Segment Start: DOCUMENT TEXT

The Tudor Society

Cooking with Claire – Tudor Buttered Sweet Potatoes

In today's Claire Chats video, I am cooking Buttered Sweet Potatoes from Elinor Fettiplaces's Receipt Book: Elizabethan Country House Cooking edited and modernized by Hilary Spurling. The original book was compiled by Lady Elinor Fettiplace from Oxfordshire in 1604 and it's a treasure trove of Tudor recipes divided into the months of the year. In the October section, I found a recipe entitled "To Butter Potato Roots" and that's what I have made.


Take the roots & boile them in water, till they bee verie soft, then peele them & slice them, then put some rosewater to them & sugar & the pill of an orenge, & some of the juice of the orenge, so let them boile a good while, then put some butter to them, & when the butter is melted serve them. This way you bake them, but put them unboiled into the paste.

Hilary Spurling suggests using 2 lb/900g sweet potatoes, 2tbsp rosewater (I used orange flower water but you could also use vanilla essence if you didn't have rosewater), 2 rounded tablespoons brown sugar, and the grated rind and juice of 1 orange.

Our family loved the results!

There are 24 comments Go To Comment

  1. B

    I will have to try this recipe at Thanksgiving! Thank you Claire.

  2. M

    Where do you find those great rubbery looking oven gloves?

    1. C - Post Author

      They were from Ikea. They’re really good.

  3. H

    I absolutely loved this, I would cook Tudor recipes every day with your help 🙂 you should do it more often (no pressure).

    1. C - Post Author

      I’m going to try and do it once a month or so as a Claire Chats video for the Tudor Society just to mix things up a bit. It was good fun.

  4. J

    Love your video will be trying that receipt Thank you so much x

    1. C - Post Author

      Thank you!

  5. P

    I enjoyed the video very much and look forward to more recipes. Thanks

    1. C - Post Author

      Thank you!

Segment End: DOCUMENT TEXT
Segment Start: MATERIAL SHOWN

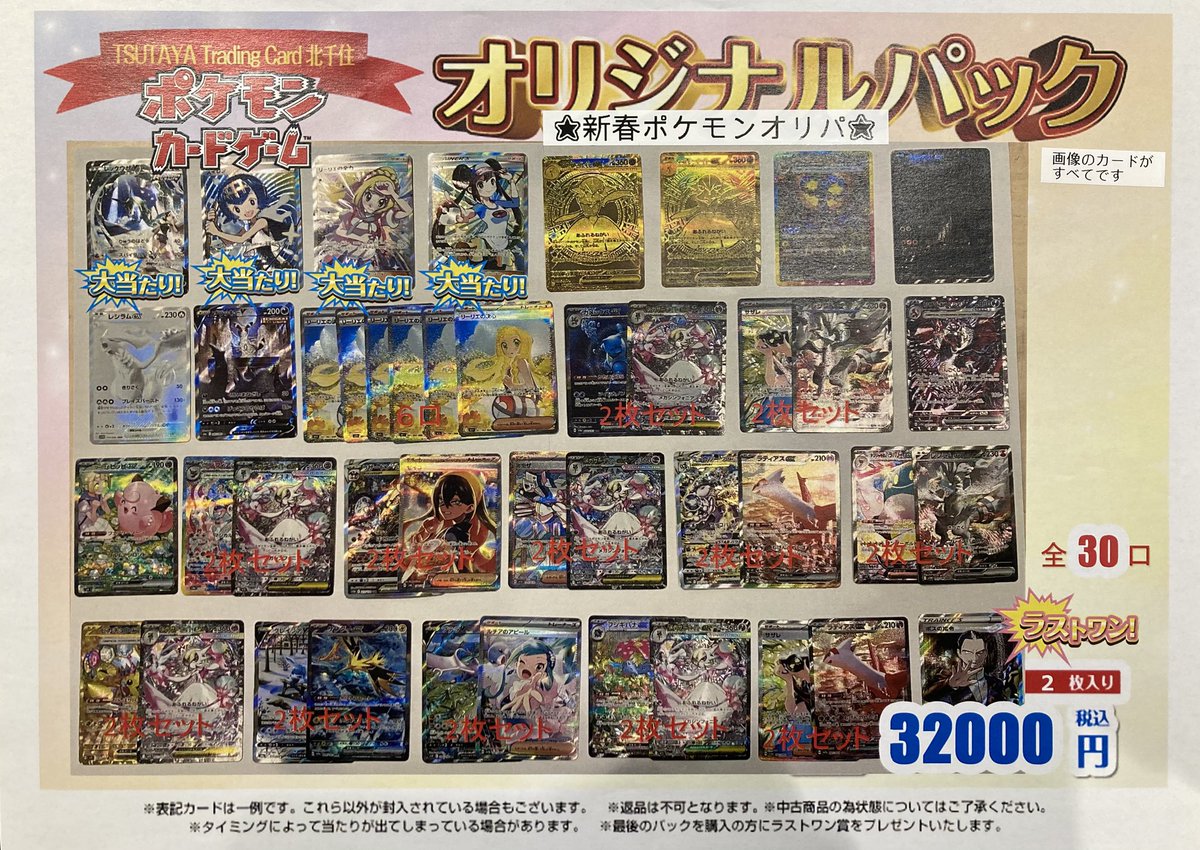 ポケモンカード #ポケカ 🎍新春ポケモンオリパ🎊 32,000円オリジナル
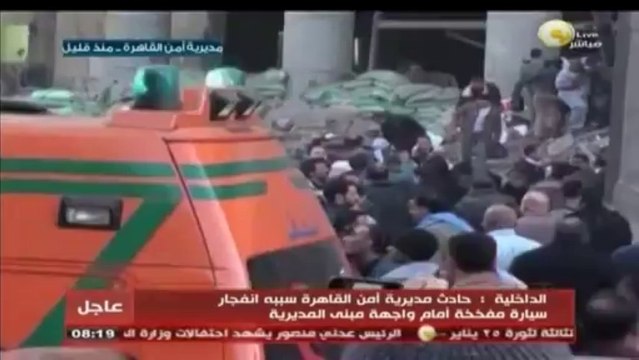 Egypte : cinq morts dans trois attentats visant la police au Caire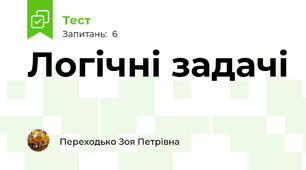 Логічні задачі
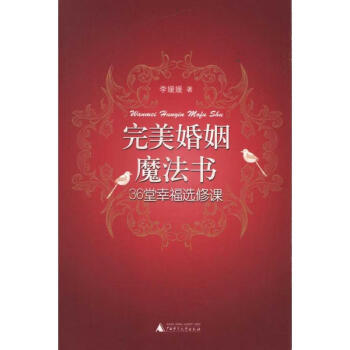 完美婚姻魔法書36堂幸福選修課 完美婚姻魔法書36堂幸福選修課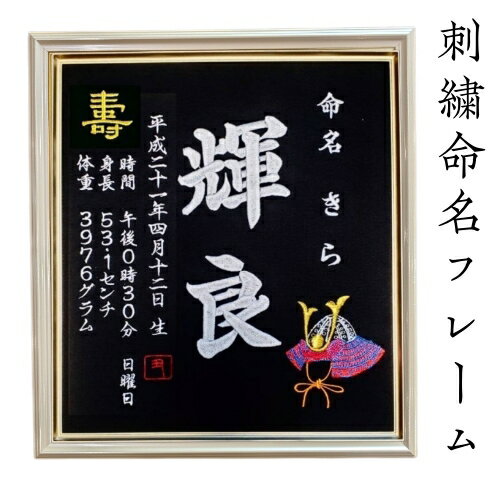 Rakuten - 【フレーム入り兜刺繍】 兜 刺繍 命名書 刺繍命名書 代筆 額付き 額 命名額 命名 紙 オーダーメイド 日本製 男の子 女の子 出産内祝い 色紙 高級感 壽 初孫 端午の節句 こどもの日 お七夜 命名式 命名紙 桃の節句 五月人形 お祝い 七五三 ひな祭り 雛祭り ギフト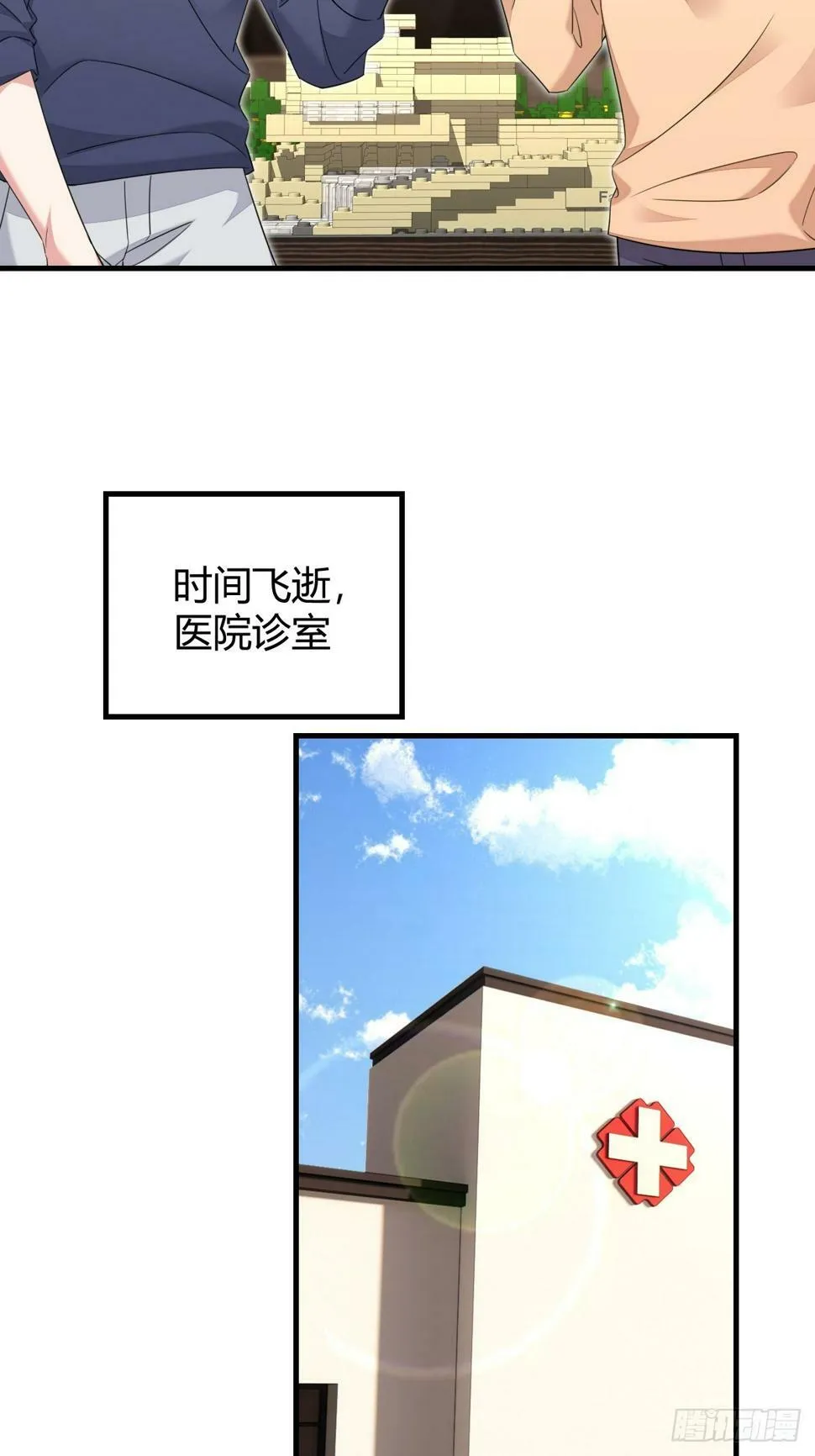 如梦一场 第9页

Segment End: MATERIAL SHOWN

EXERCISE SET
- a) In the Tudor recipe post, in what year was the original receipt book compiled?
- b) Copy the passage of the Tudor recipe post between "Take the roots" and "into the paste.", inclusive.
- c) Rewrite the paragraph of the Tudor recipe post beginning "Hilary Spurling suggests using" as a short list of ingredients.

RESPONSE LIST
- a) 1604

- b)
Take the roots & boile them in water, till they bee verie soft, then peele them & slice them, then put some rosewater to them & sugar & the pill of an orenge, & some of the juice of the orenge, so let them boile a good while, then put some butter to them, & when the butter is melted serve them. This way you bake them, but put them unboiled into the paste.

- c)
Hilary Spurling's suggested ingredients:
- 2 lb/900g sweet potatoes
- 2 tbsp rosewater (the author used orange flower water; vanilla essence also works if there is no rosewater)
- 2 rounded tablespoons brown sugar
- Grated rind and juice of 1 orange